Mereka masuk ke dalam sebuah aula yang indah, di mana beberapa pelayan sudah siap menyambut mereka. "Silakan ikuti mereka," kata Lazarus. "Kalian akan dapat menyegarkan diri kalian sebelum sarapan." Dan sementara Yesus dan Simon pergi ke sebuah ruangan lain, Lazarus memberikan perintah kepada para pelayan. Aku dapat melihat bahwa rumah itu milik orang-orang kaya dan juga tertata sangat rapi…

... Yesus minum susu, Lazarus bersikeras untuk melayani-Nya secara pribadi, sebelum duduk sekeliling meja untuk sarapan.

Aku mendengar Lazarus berbicara kepada Simon dan mengatakan kepadanya: "Aku telah mendapatkan orang yang mau membeli propertimu, dan membayar harga yang ditetapkan agenmu sebagai harga yang pantas.
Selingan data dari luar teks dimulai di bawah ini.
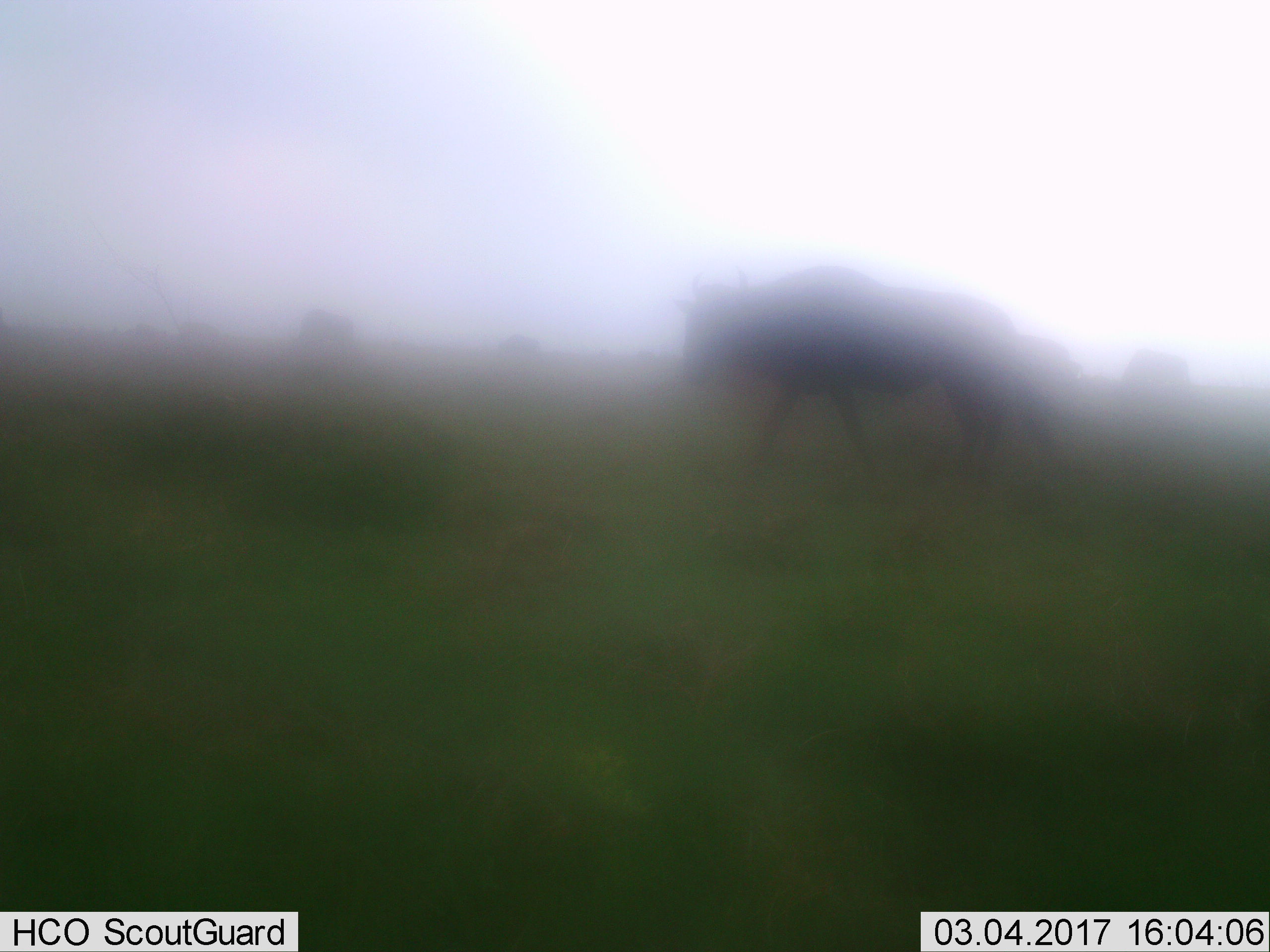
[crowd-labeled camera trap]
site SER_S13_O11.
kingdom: Animalia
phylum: Chordata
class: Mammalia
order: Artiodactyla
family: Bovidae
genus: Connochaetes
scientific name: Connochaetes taurinus taurinus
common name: blue wildebeest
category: wildebeestblue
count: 3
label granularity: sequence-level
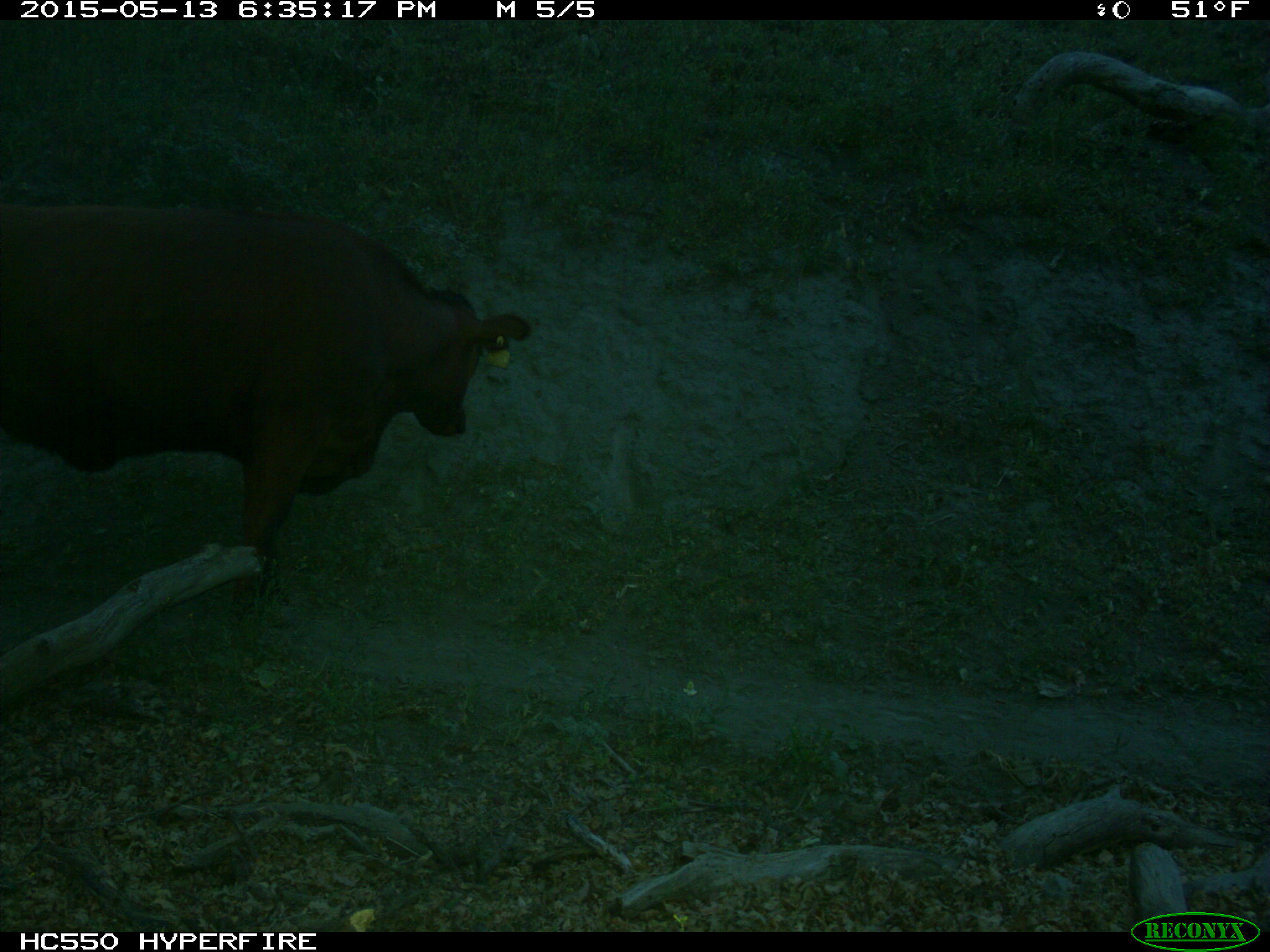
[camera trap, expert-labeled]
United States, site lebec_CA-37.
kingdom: Animalia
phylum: Chordata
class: Mammalia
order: Artiodactyla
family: Bovidae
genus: Bos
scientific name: Bos taurus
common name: domestic cow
Dia tidak mau kurang satu dirham pun."

"Tapi apakah dia bersedia menyanggupi syarat-syaratku?"

"Ya. Dia menerima semuanya, asalkan dia mendapatkan properti itu. Dan aku senang sebab setidaknya aku tahu siapa tetanggaku. Akan tetapi, sebab kau tidak ingin hadir pada saat transaksi, dia juga berharap tetap tak dikenal olehmu. Dan aku minta kau untuk menyetujui permintaannya."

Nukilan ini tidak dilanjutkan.